In Spite of the Muse

I pace the floor, my battered Oxfords managing some good pounding on the dark hardwood. When I rub my chin I realize I’ve forgotten to shave again, maybe for a week this time. My fingertips pick out a couple dense whiskers—mild trichotillomania?—before I swing my arms wide as if brushing all the papers off my desk.

I would never really sweep all the crap off my desk. It’s a highly organized chaotic matrix, and there’d be nowhere to walk afterward.

Instead, I stalk over to the low Gothic wet bar, spritz a rocks glass with orange tincture, and load up a few fingers of whiskey. Doesn’t matter which: I’m just thirsty. And bored.

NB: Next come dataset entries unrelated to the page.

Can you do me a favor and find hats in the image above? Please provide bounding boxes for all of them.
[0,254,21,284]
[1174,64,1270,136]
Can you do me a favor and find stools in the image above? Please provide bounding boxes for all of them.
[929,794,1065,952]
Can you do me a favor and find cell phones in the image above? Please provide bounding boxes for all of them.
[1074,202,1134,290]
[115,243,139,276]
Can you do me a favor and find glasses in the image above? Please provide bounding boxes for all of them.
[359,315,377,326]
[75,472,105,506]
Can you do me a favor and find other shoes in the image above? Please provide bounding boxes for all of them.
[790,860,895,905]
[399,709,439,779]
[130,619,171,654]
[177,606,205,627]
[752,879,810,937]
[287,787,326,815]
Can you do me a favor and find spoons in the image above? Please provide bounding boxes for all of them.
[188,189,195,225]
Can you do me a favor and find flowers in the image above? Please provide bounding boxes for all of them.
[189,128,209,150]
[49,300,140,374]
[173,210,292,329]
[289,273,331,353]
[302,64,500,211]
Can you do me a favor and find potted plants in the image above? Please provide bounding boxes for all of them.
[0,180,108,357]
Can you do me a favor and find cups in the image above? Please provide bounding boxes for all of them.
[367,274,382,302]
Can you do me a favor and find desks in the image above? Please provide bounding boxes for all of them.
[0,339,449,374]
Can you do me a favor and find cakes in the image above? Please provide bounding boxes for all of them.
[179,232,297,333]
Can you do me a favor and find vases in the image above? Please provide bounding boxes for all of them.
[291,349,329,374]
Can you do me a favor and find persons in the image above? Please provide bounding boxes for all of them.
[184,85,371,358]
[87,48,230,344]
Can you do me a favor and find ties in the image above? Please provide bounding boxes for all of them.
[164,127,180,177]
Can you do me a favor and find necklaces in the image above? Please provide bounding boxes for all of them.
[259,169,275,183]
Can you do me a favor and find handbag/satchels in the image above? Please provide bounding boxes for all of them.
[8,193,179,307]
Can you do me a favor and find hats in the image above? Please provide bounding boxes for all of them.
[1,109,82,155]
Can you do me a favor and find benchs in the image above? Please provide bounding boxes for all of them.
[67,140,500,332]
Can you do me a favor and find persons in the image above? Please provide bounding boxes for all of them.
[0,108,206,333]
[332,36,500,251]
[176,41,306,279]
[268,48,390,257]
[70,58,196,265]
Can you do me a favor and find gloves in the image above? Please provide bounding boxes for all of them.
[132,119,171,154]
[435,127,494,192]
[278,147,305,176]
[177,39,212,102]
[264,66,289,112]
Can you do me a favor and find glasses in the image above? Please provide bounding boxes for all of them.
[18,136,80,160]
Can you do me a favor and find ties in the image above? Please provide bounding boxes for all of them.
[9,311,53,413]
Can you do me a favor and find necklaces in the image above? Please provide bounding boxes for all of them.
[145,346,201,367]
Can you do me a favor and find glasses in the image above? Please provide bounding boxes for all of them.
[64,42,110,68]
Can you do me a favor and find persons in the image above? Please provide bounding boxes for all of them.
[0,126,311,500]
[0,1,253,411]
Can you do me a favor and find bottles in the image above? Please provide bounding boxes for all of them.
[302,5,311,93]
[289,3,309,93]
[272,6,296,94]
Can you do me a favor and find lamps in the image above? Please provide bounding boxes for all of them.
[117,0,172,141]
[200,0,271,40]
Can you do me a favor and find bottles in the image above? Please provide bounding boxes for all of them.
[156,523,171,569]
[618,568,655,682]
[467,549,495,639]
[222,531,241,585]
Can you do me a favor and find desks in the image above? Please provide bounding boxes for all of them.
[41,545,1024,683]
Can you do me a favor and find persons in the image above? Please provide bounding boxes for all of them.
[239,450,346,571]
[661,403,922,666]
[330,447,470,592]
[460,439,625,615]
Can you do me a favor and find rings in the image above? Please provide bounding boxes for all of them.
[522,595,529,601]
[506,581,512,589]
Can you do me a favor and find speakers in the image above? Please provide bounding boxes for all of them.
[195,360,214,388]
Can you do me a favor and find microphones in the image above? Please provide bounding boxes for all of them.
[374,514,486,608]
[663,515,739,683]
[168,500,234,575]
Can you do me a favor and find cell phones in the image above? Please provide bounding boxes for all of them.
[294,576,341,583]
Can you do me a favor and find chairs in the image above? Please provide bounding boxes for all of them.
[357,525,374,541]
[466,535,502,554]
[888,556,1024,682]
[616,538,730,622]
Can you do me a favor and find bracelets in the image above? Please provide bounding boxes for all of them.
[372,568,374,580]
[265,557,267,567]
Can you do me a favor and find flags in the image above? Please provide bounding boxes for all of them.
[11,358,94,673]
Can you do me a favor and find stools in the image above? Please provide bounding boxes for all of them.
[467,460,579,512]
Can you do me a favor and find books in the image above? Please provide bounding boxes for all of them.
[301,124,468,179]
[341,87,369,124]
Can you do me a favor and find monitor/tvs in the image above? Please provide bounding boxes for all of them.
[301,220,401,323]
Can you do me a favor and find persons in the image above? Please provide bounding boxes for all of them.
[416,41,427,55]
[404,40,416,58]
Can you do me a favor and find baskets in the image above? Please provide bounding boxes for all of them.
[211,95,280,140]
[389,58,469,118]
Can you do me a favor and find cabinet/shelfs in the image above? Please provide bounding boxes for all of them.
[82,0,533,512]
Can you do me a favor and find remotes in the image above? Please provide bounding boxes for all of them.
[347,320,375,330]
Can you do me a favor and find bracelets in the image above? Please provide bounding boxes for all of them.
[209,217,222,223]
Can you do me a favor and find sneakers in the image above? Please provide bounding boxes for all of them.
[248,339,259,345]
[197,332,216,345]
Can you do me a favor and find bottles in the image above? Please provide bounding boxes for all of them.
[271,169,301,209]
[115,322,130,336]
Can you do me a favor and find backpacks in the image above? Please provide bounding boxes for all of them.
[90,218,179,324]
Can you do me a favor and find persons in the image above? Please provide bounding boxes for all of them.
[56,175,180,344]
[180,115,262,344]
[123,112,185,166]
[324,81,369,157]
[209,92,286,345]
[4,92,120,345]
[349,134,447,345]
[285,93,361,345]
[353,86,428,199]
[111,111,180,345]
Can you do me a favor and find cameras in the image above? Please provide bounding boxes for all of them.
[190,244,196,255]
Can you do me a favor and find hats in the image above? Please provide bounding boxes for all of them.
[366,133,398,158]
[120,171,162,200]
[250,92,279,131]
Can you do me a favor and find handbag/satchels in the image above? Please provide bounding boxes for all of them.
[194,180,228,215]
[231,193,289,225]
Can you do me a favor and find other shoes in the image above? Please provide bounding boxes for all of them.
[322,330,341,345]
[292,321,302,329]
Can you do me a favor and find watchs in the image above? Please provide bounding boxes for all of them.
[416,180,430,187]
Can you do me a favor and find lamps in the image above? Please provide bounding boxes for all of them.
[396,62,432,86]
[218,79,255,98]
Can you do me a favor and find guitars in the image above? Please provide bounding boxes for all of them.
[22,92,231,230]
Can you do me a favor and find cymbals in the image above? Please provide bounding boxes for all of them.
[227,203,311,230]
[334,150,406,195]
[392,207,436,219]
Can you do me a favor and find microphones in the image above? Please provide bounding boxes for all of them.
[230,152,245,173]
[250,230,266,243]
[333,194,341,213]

If I haven’t shaved in a week, my muse hasn’t visited in two, at least.

“Goddamn it, muse! Where are you!” My voice echoes sharply off the stucco walls, the exposed ceiling beams. The only response is the muted roar of Parisian traffic, the thrumming horizon note of engines and the erratic punctuation of horns, with a low level of winds blurring and washing it out. It goes on like this for hours, there are no other noises in my apartment unless I make them. So I do: I call up some international music online, but I only get two songs before garish American-narrated ads break through. Same with the Polish ambient station I look up next. I’m starting to get pissed, so it’s best to just stick with what’s tried-and-true.

I light up a Dji-Sam-Soe, wash its sugar off with some whiskey, and pull out a Horace Silver LP. Nothing challenging, nothing but positive associations with all of it. Set up a cozy environment for the muse when she decides to blow by.

I adjust my collar, tighten my rolled sleeves, and go out to lean on the balcony rail. Really white-knuckle it. Usually I have terrible vertigo but over some months I’ve come to rely on this little jut of architecture as a pretty solid piece of work. The wind pulls my hair to the wrong side and sucks off the clove smoke like it never existed, and I place all my weight on one hip to study traffic.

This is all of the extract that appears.